-- Raw data --
--- START ---

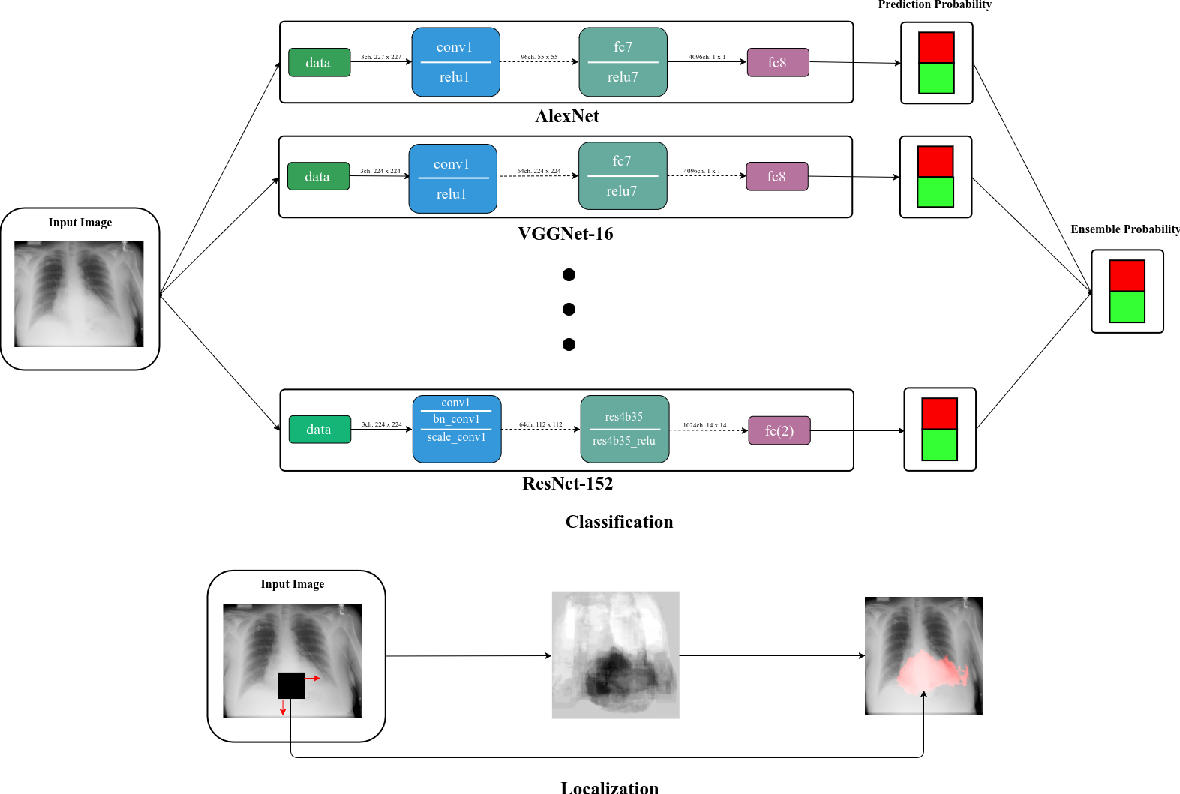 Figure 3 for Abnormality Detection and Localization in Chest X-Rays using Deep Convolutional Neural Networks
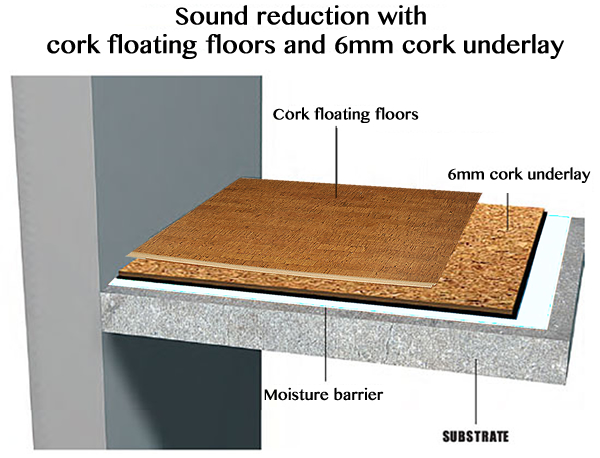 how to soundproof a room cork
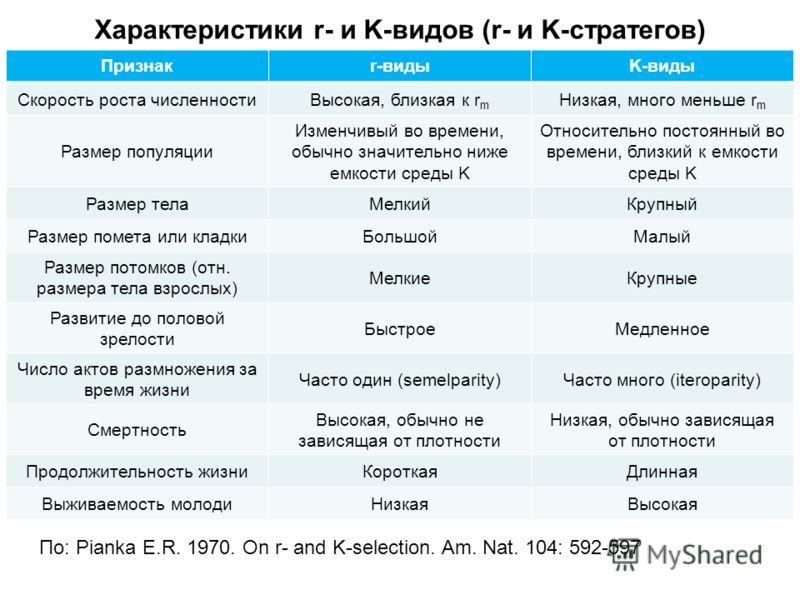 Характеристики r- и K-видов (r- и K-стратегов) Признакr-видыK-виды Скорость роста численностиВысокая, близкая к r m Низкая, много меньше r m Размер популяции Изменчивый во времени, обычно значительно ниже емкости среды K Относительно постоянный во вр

--- END ---

-- Task item --
Pictures are to be omitted. The lines from the line holding "how to soundproof a room cork" through the closing line of the data above are to be set down exactly, and nothing more.

-- Answer box --
 how to soundproof a room cork
 Характеристики r- и K-видов (r- и K-стратегов) Признакr-видыK-виды Скорость роста численностиВысокая, близкая к r m Низкая, много меньше r m Размер популяции Изменчивый во времени, обычно значительно ниже емкости среды K Относительно постоянный во вр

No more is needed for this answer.